§ **What is needed**
Pick out each line in the records that contains the word "which", and copy those lines.
======== Exercise materials ========
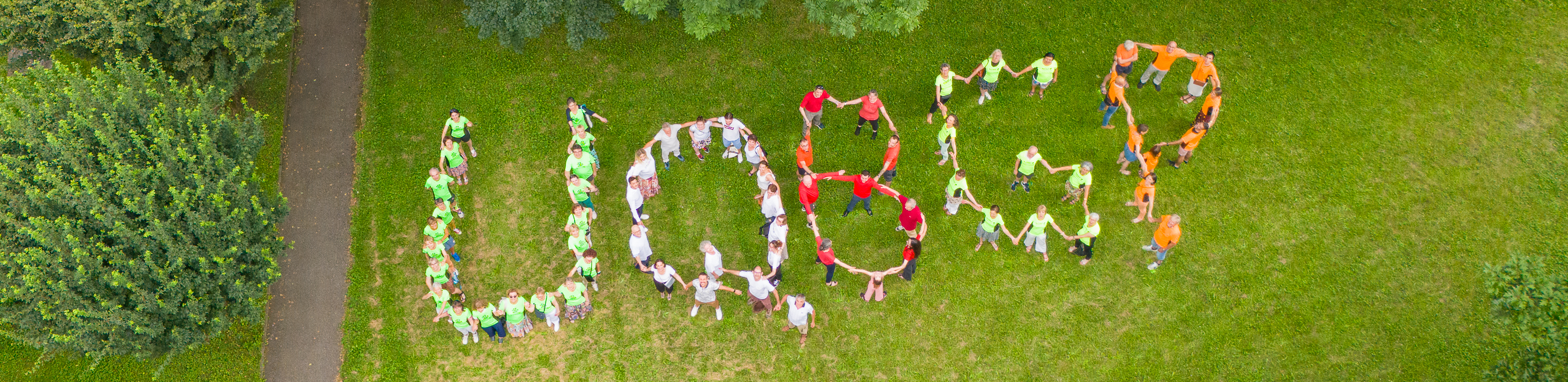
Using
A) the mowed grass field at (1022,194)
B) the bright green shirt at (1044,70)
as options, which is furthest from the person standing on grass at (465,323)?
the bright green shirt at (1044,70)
========
======== Exercise materials ========
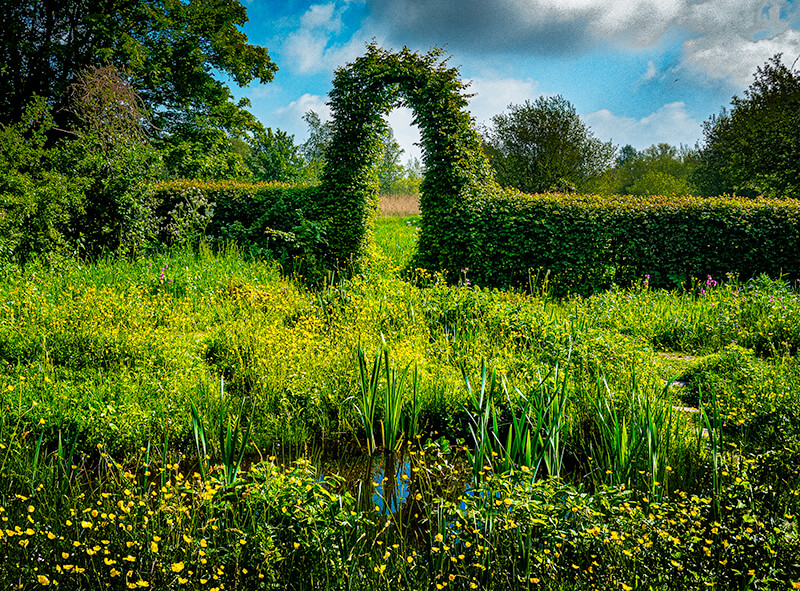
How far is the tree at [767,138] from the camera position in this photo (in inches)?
========
======== Exercise materials ========
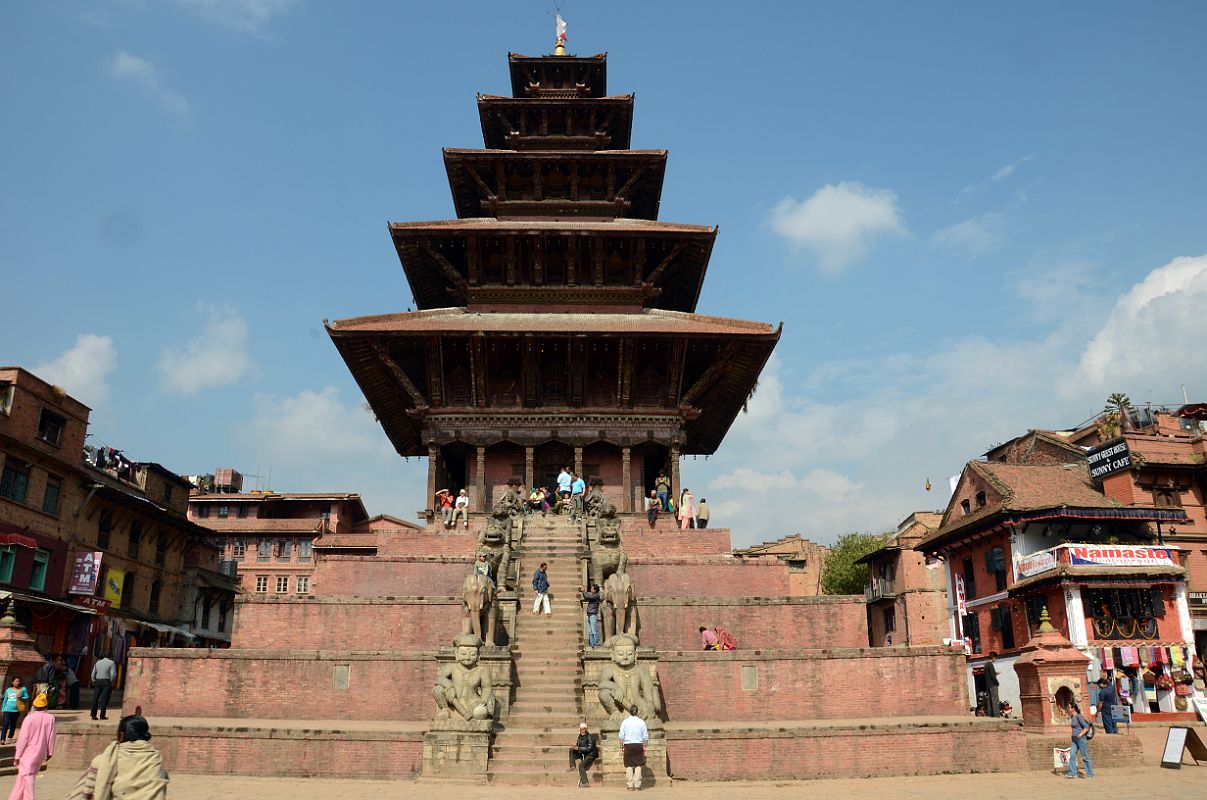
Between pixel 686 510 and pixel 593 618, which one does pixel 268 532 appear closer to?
========
§ **Reply**
as options, which is furthest from the person standing on grass at (465,323)?
Between pixel 686 510 and pixel 593 618, which one does pixel 268 532 appear closer to?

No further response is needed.